Document extract
Combining nitrogen substitutional defects and oxygen intercalation to control the graphene corrugation and doping level

By means of Scanning Tunneling Microscopy (STM) experiments and first-principles calculations, we demonstrate the synergetic effect of the combination of two different strategies to modify the properties of graphene supported on a strongly interacting substrate like Rh. A complete control of the corrugation and doping level is achieved combining the introduction of nitrogen defects and oxygen intercalation. Firstly, we show how to use ion bombardment to obtain purely-substitutional N-doped graphene on Rh(111) with tunable dopant concentration. In a second step, the interaction with the substrate is controlled by the amount of intercalated oxygen atoms. Unlike weakly interacting substrates, the highly corrugated structure of G/Rh(111) leads to remarkable variations of the electronic properties associated with nitrogen defects created in the high and low areas of the moiré. After oxygen intercalation, the N-doped graphene layer decouples from the substrate preserving the incorporated nitrogen atoms, which display a subtle dependence of the STM contrast. First–principles calculations confirm the identification of substitutional N-defects and the recovery of the Dirac cone with a tunable shift governed by the nitrogen concentration. Our results support the combination of different modification techniques to tailor structural and electronic properties of graphene and other 2D materials. [Display omitted]

Dataset extract

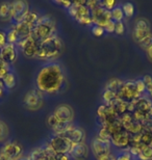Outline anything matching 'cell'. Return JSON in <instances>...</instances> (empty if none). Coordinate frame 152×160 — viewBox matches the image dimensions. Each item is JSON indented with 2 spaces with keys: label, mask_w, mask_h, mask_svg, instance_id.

What is required
Could you write out the full graphene abstract above, word for word?

Expected output
Combining nitrogen substitutional defects and oxygen intercalation to control the graphene corrugation and doping level

By means of Scanning Tunneling Microscopy (STM) experiments and first-principles calculations, we demonstrate the synergetic effect of the combination of two different strategies to modify the properties of graphene supported on a strongly interacting substrate like Rh. A complete control of the corrugation and doping level is achieved combining the introduction of nitrogen defects and oxygen intercalation. Firstly, we show how to use ion bombardment to obtain purely-substitutional N-doped graphene on Rh(111) with tunable dopant concentration. In a second step, the interaction with the substrate is controlled by the amount of intercalated oxygen atoms. Unlike weakly interacting substrates, the highly corrugated structure of G/Rh(111) leads to remarkable variations of the electronic properties associated with nitrogen defects created in the high and low areas of the moiré. After oxygen intercalation, the N-doped graphene layer decouples from the substrate preserving the incorporated nitrogen atoms, which display a subtle dependence of the STM contrast. First–principles calculations confirm the identification of substitutional N-defects and the recovery of the Dirac cone with a tunable shift governed by the nitrogen concentration. Our results support the combination of different modification techniques to tailor structural and electronic properties of graphene and other 2D materials. [Display omitted]